Episode 9 — System Design / 9.9 — Core Infrastructure
9.9.d API Gateway
What API Gateways Do
An API Gateway is a single entry point for all client requests to a backend system. It acts as a reverse proxy that routes requests to appropriate services while handling cross-cutting concerns like authentication, rate limiting, and request transformation.
WITHOUT API Gateway:
Mobile App --> User Service (auth, rate limiting in each service)
Mobile App --> Order Service (auth, rate limiting in each service)
Mobile App --> Payment Service (auth, rate limiting in each service)
Web App --> User Service (duplicated logic everywhere)
Web App --> Order Service
Problems: Client must know all service URLs, auth duplicated, no central control
WITH API Gateway:
Mobile App ---+
|
Web App ------+--> API Gateway --> User Service
| | --> Order Service
Partner API --+ | --> Payment Service
|
Handles: Auth, Rate Limiting, Routing,
Logging, Transformation, Caching
Core Responsibilities
1. Request Routing
The gateway maps external URLs to internal service endpoints.
Routing Table:
External URL Internal Service
─────────────────────────────────────────────────
GET /api/users/* -> user-service:8080/users/*
POST /api/orders/* -> order-service:8081/orders/*
GET /api/products/* -> product-service:8082/products/*
POST /api/payments/* -> payment-service:8083/payments/*
Example:
Client: GET https://api.example.com/api/users/42
Gateway routes to: http://user-service:8080/users/42
Path-based routing:
/api/v1/* --> Service Pool A (version 1)
/api/v2/* --> Service Pool B (version 2)
Header-based routing:
X-Client-Type: mobile --> Mobile-optimized service
X-Client-Type: web --> Web service
Weight-based routing (canary deployments):
/api/users/* --> Service v1 (90% of traffic)

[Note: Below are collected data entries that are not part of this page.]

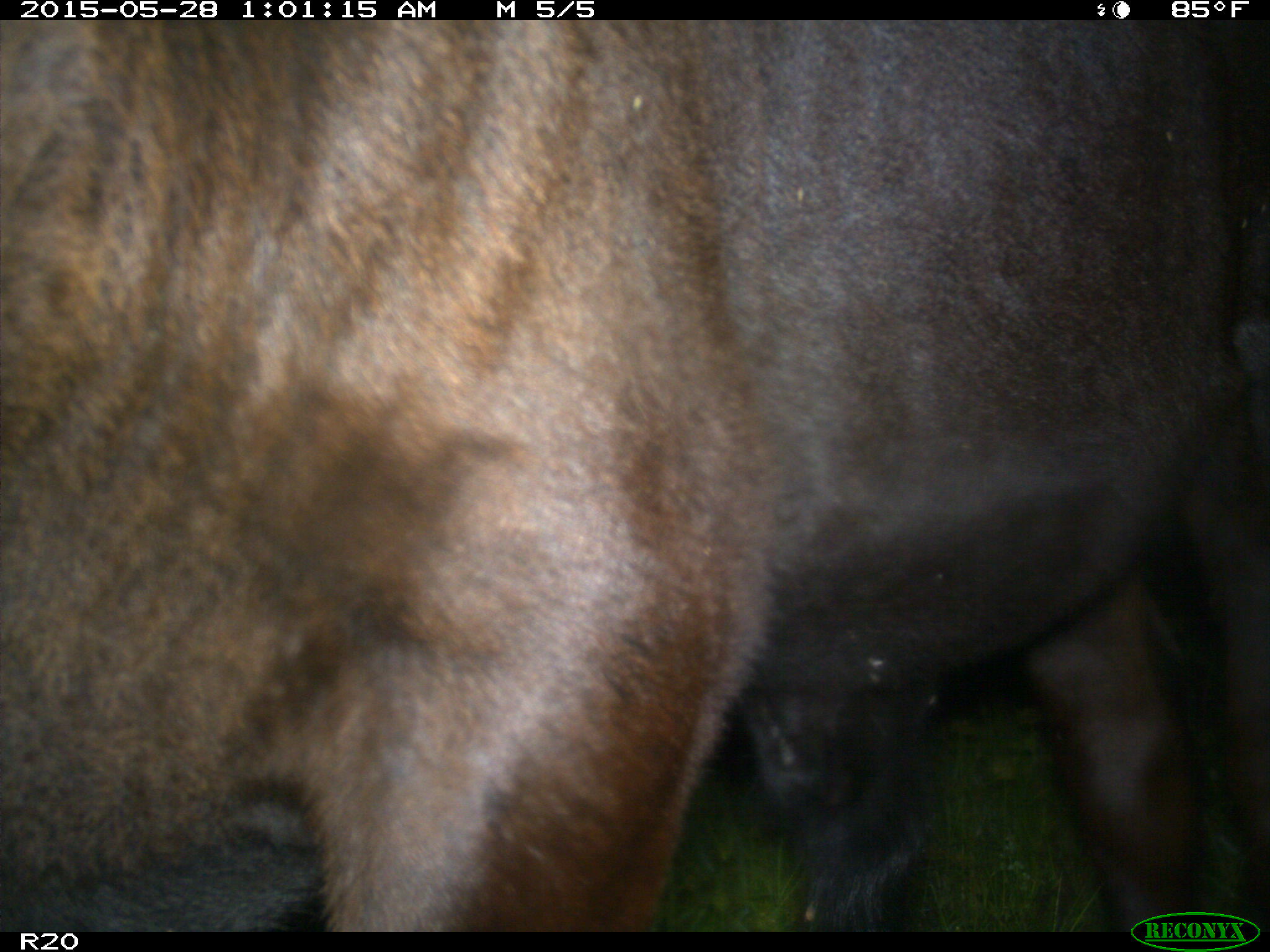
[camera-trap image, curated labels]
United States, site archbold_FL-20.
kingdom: Animalia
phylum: Chordata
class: Mammalia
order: Artiodactyla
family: Bovidae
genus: Bos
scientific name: Bos taurus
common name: domestic cow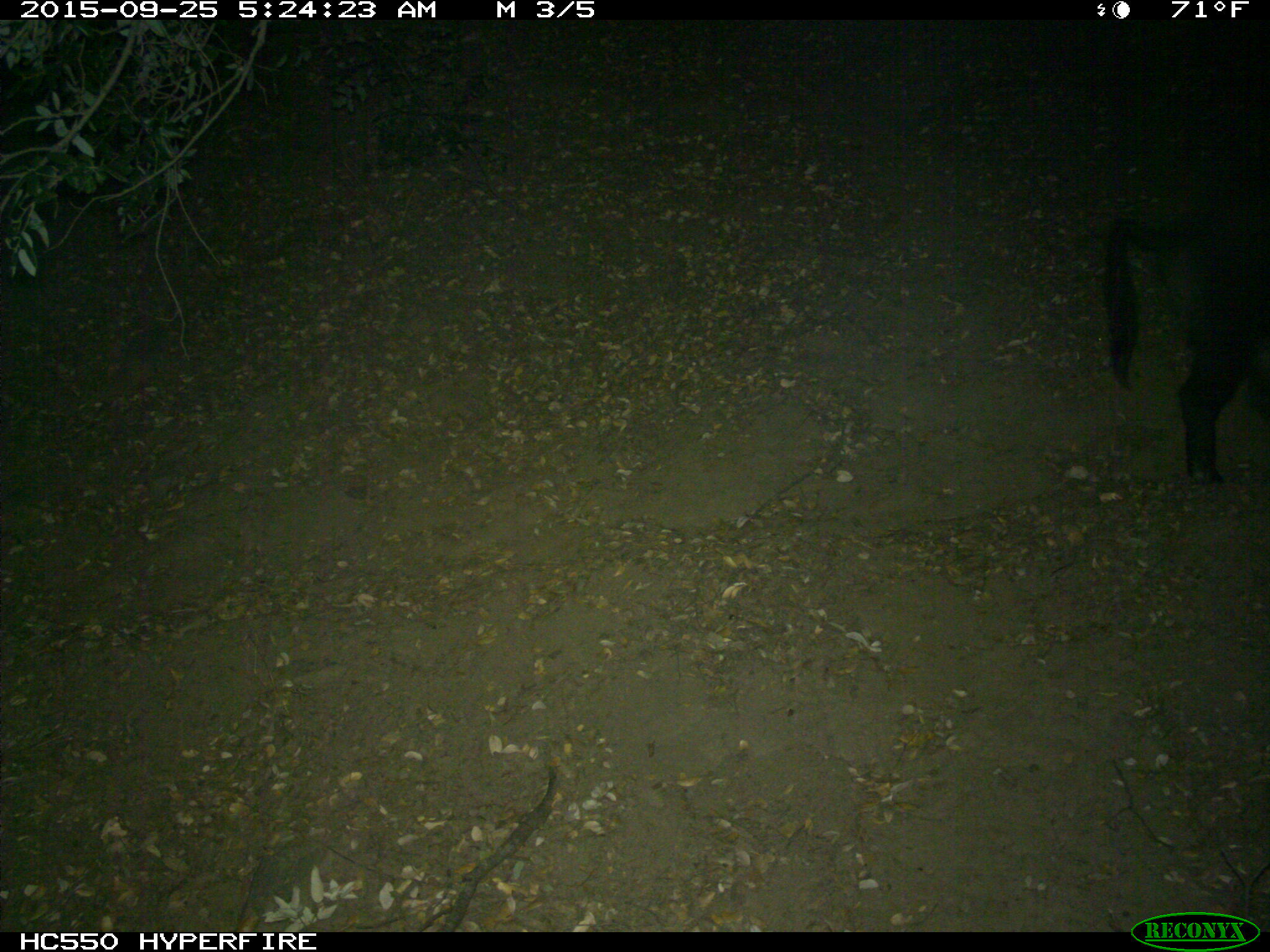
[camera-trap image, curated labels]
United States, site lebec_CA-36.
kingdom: Animalia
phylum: Chordata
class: Mammalia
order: Artiodactyla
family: Suidae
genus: Sus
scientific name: Sus scrofa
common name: wild boar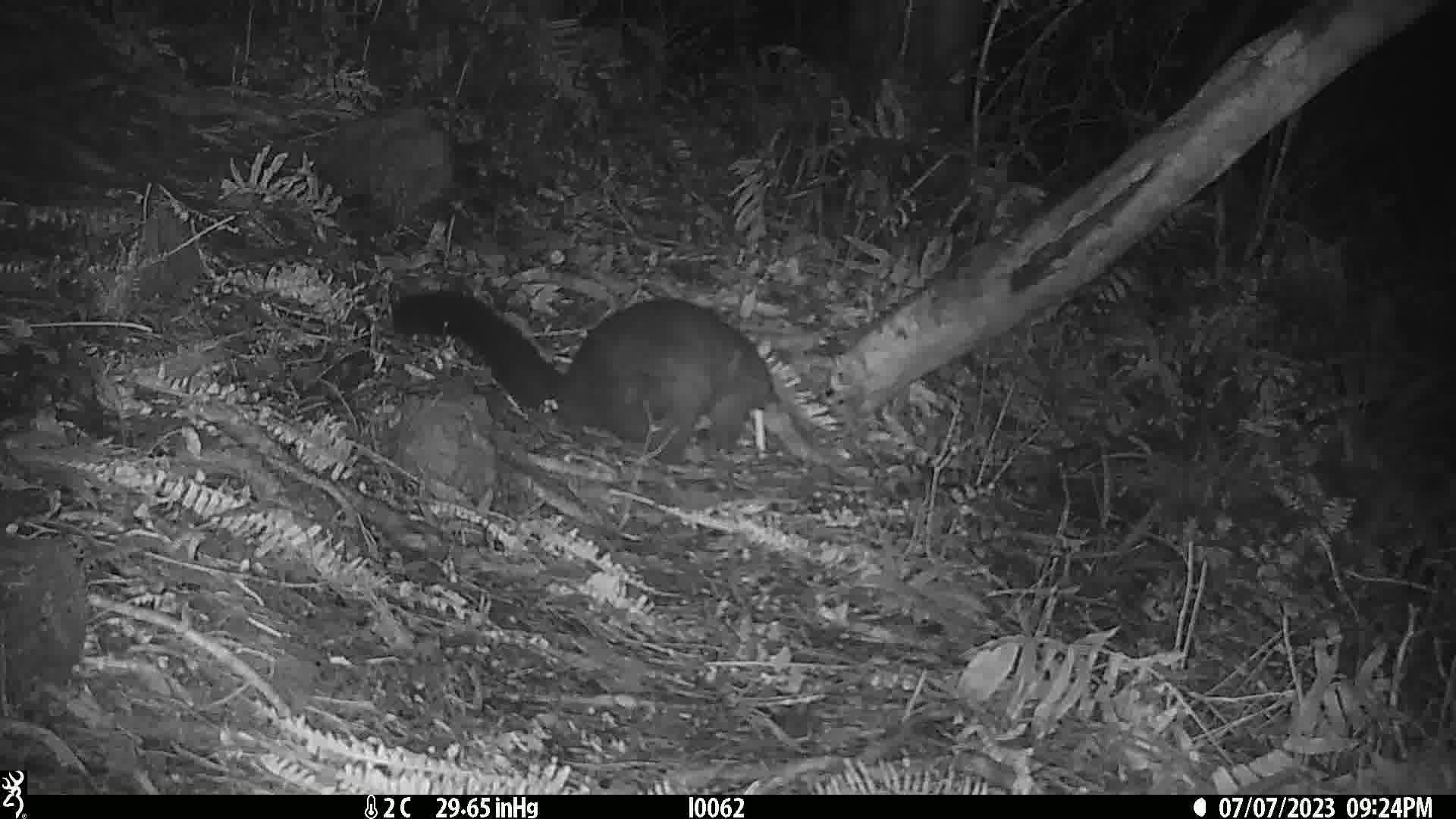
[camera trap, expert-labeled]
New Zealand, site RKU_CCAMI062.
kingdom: Animalia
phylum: Chordata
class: Mammalia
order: Diprotodontia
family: Phalangeridae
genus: Trichosurus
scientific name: Trichosurus vulpecula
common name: common brushtail possum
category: possum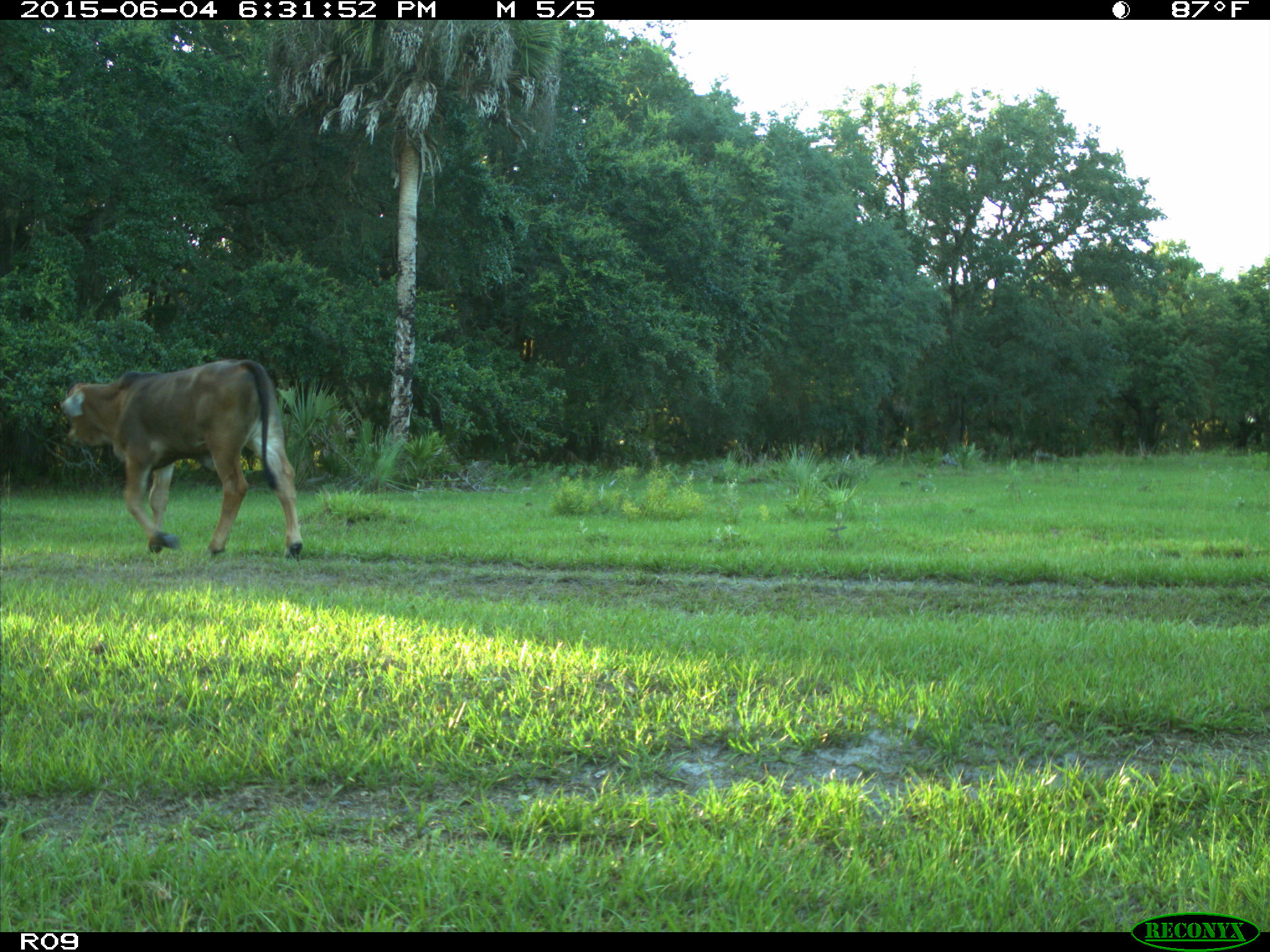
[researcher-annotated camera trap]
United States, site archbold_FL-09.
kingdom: Animalia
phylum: Chordata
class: Mammalia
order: Artiodactyla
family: Bovidae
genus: Bos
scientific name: Bos taurus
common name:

--> Service v2 (10% of traffic)
2. Authentication and Authorization
The gateway validates identity and permissions before requests reach backend services.
Authentication Flow:
Client API Gateway Auth Service Backend
| | | |
|-- Request + JWT ------->| | |
| |-- Validate JWT -------->| |
| |<-- Valid, user=42 ------| |
| | | |
| |-- Forward request ----->|---------------->|
| | + X-User-Id: 42 | |
| | + X-Roles: admin | |
|<-- Response ------------|<------------------------|<----------------|
Backend services TRUST the gateway's headers.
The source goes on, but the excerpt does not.